▶ Text section:
____

Unfortunately, the cost of promoting newly discovered species that are out of place in our native ecosystem is rarely known until years after introduction. Much of the time there are minimal impacts to the native ecosystem from well-contained non-native landscapes. Occasionally however, a plant or tree can escape and pose enormous consequences to native plant communities.
Pyrus calleryana, is one such exotic species that has “escaped”. Ornamental (Callery) pear trees have been prized for their tidy form and magnificent spring display of snow white flowers. Although now known to be weak-wooded and prone to storm damage, Callery pear cultivars such as ‘Redspire’, ‘Bradford’, ‘Capital’, ‘Cleveland Select’, and others are foundational to many landscapes because of their sure establishment and nearly pest-free acclaim.
Although earlier thought to be sterile and unable to reproduce, wild hybrids are now sprouting up across the country where landscape pear plantings have matured. These new pear hybrids are not only thorny, but also have retained the weak branching structure of the parent cultivars. Hybrids from nursery-produced trees are also extremely vigorous and seem to tolerate numerous site conditions, eventually producing a thorn-filled stand of trees too thick for native regeneration. This spread may prove to be one of the most serious problems to date for land managers and homeowners alike.

____

▶ Exercises:
(a) Copy word for word the part of the Callery pear text that opens with the words "Unfortunately, the cost" and closes with "nearly pest-free acclaim.".
(b) Answer these from the Callery pear text:
(i) What is rarely known until years after introduction?
(ii) What color are the spring flowers of ornamental pear trees?
(iii) What were these trees earlier thought to be unable to do?

▶ Provided data:

____

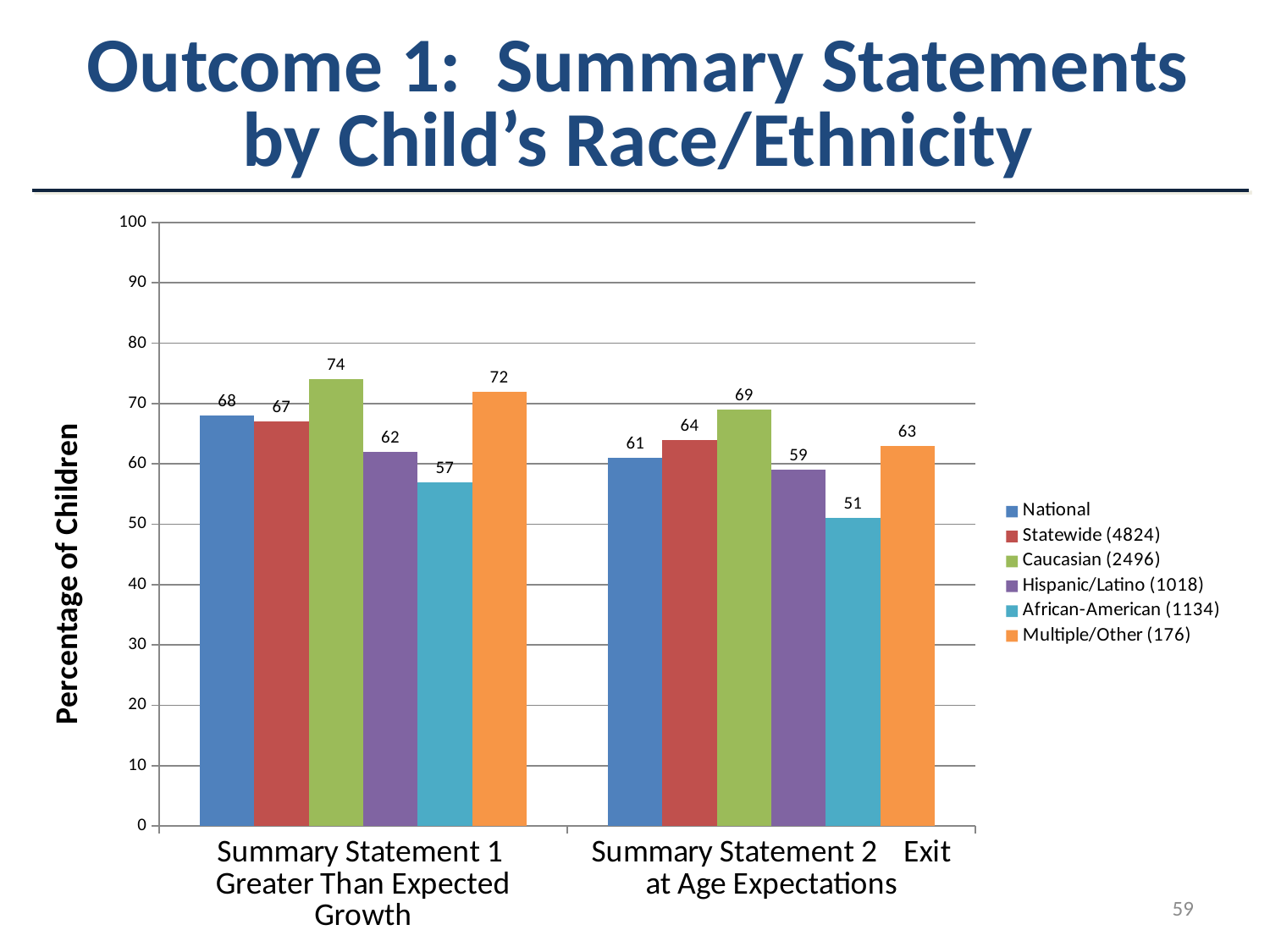
What is the difference between the Caucasian (2496) and African-American (1134) values in Summary Statement 1 Greater Than Expected Growth? 17 What is the label of the y axis? Percentage of Children Is the Hispanic/Latino (1018) value for Summary Statement 1 Greater Than Expected Growth greater or less than 70? less How many series does the legend list? 6 Which series has the highest value in Summary Statement 1 Greater Than Expected Growth? Caucasian (2496) Which series has the lowest value in Summary Statement 2 Exit at Age Expectations? African-American (1134) What is the value for African-American (1134) in Summary Statement 2 Exit at Age Expectations? 51 Which is larger in Summary Statement 2 Exit at Age Expectations: Statewide (4824) or Multiple/Other (176)? Statewide (4824) How many summary statement categories are shown on the x axis? 2 What is the National value for Summary Statement 2 Exit at Age Expectations? 61 What is the value for Caucasian (2496) in Summary Statement 1 Greater Than Expected Growth? 74 What kind of chart is shown on the slide? bar chart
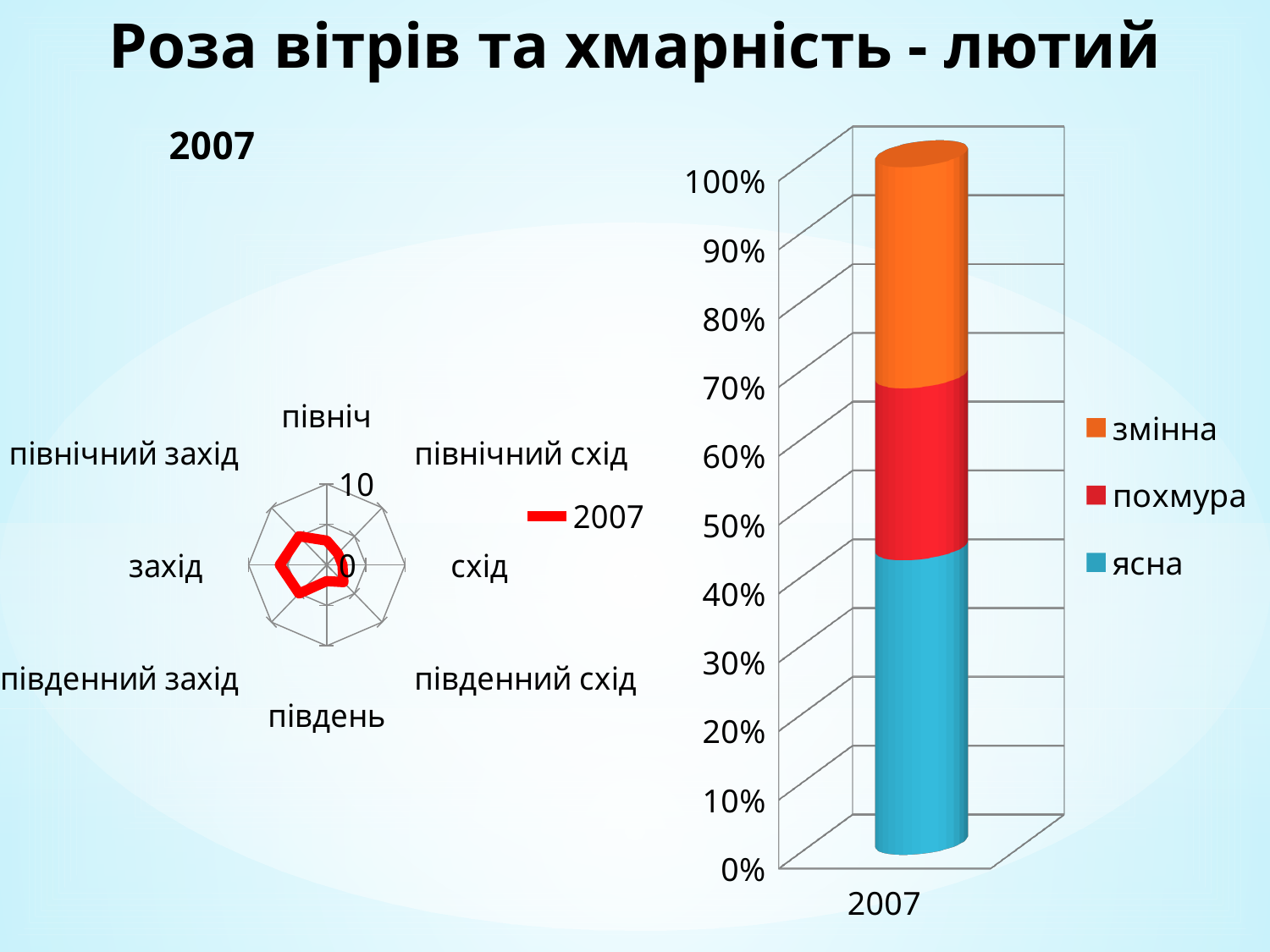
How many series does the legend of the right-hand bar chart list? 3 In the right-hand bar chart, which colour represents the series змінна? orange How many categories are shown on the x axis of the right-hand bar chart? 1 In the left-hand radar chart, which direction has the highest value? захід How many directions (categories) are shown on the left-hand radar chart? 8 In the left-hand radar chart, is the value for захід greater or less than 10? less In the right-hand bar chart, which series has the largest segment in the 2007 bar? ясна In the right-hand bar chart, is the value for ясна greater or less than 30%? greater In the right-hand bar chart, is the value for ясна greater or less than 60%? less What are the legend entries of the right-hand bar chart? змінна, похмура, ясна What kind of chart is the chart on the right side of the slide? bar chart What kind of chart is the chart on the left side of the slide (titled 2007)? radar chart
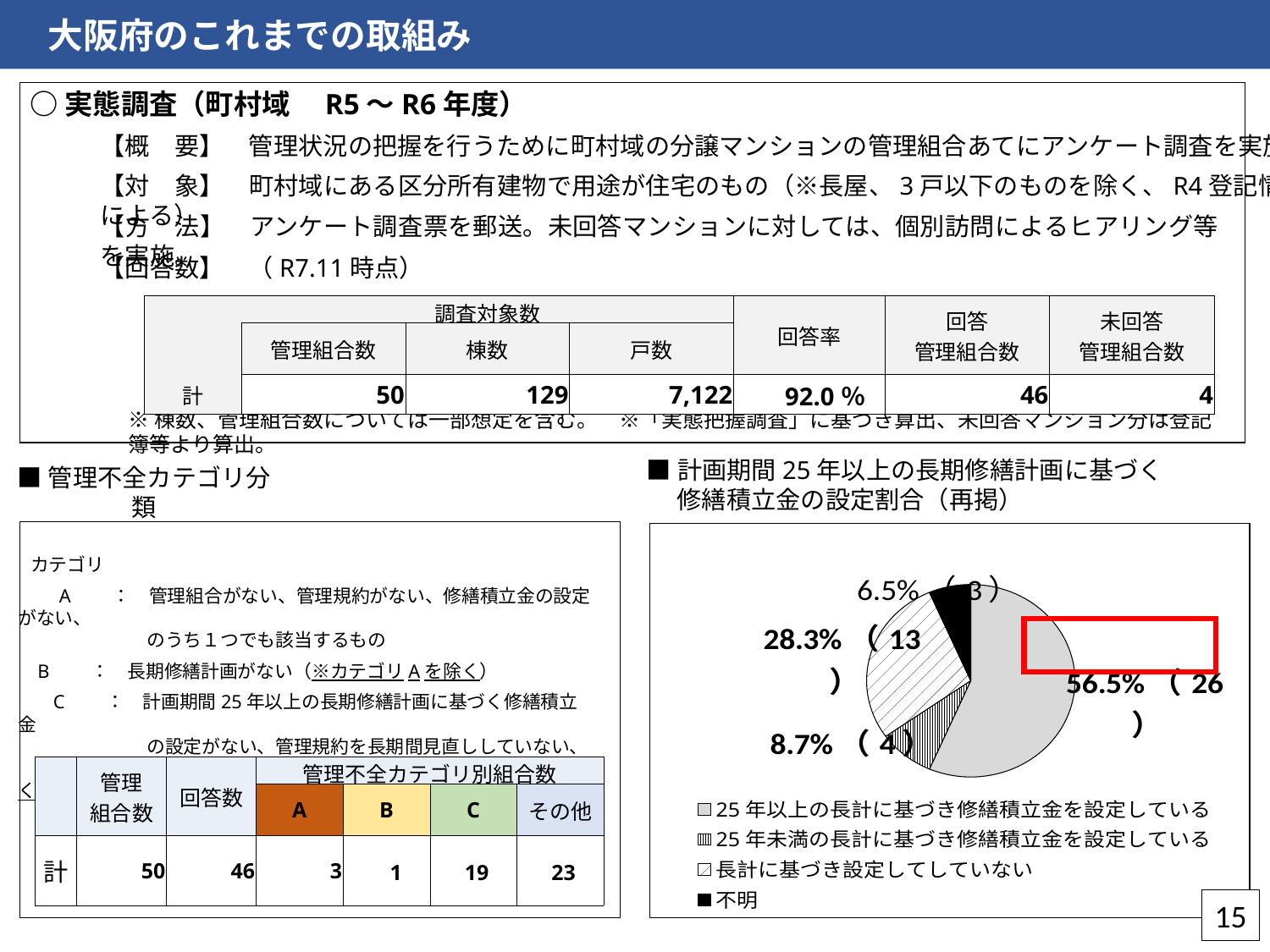
In the pie chart, what percentage share is shown for 不明? 6.5% How many slices does the pie chart have? 4 In the pie chart, what is the difference in percentage points between the 56.5% slice and the 28.3% slice? 28.2 What kind of chart is shown under the heading 計画期間25年以上の長期修繕計画に基づく修繕積立金の設定割合（再掲）? pie chart In the pie chart, what percentage share is shown for 25年以上の長計に基づき修繕積立金を設定している? 56.5% In the pie chart, what percentage share is shown for 長計に基づき設定してしていない? 28.3% Which slice of the pie chart is the smallest? 不明 Which slice of the pie chart is the largest? 25年以上の長計に基づき修繕積立金を設定している In the pie chart, what percentage share is shown for 25年未満の長計に基づき修繕積立金を設定している? 8.7% In the pie chart, which slice is larger: 25年未満の長計に基づき修繕積立金を設定している or 不明? 25年未満の長計に基づき修繕積立金を設定している In the pie chart, how many cases (the number in parentheses) are in the 25年以上の長計に基づき修繕積立金を設定している slice? 26 In the pie chart, how many cases (the number in parentheses) are in the 不明 slice? 3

____

▶ Written answers:
(a)
Unfortunately, the cost of promoting newly discovered species that are out of place in our native ecosystem is rarely known until years after introduction. Much of the time there are minimal impacts to the native ecosystem from well-contained non-native landscapes. Occasionally however, a plant or tree can escape and pose enormous consequences to native plant communities.
Pyrus calleryana, is one such exotic species that has “escaped”. Ornamental (Callery) pear trees have been prized for their tidy form and magnificent spring display of snow white flowers. Although now known to be weak-wooded and prone to storm damage, Callery pear cultivars such as ‘Redspire’, ‘Bradford’, ‘Capital’, ‘Cleveland Select’, and others are foundational to many landscapes because of their sure establishment and nearly pest-free acclaim.

(b)
(i) The cost of promoting newly discovered species that are out of place in the native ecosystem.
(ii) Snow white.
(iii) Reproduce; they were thought to be sterile.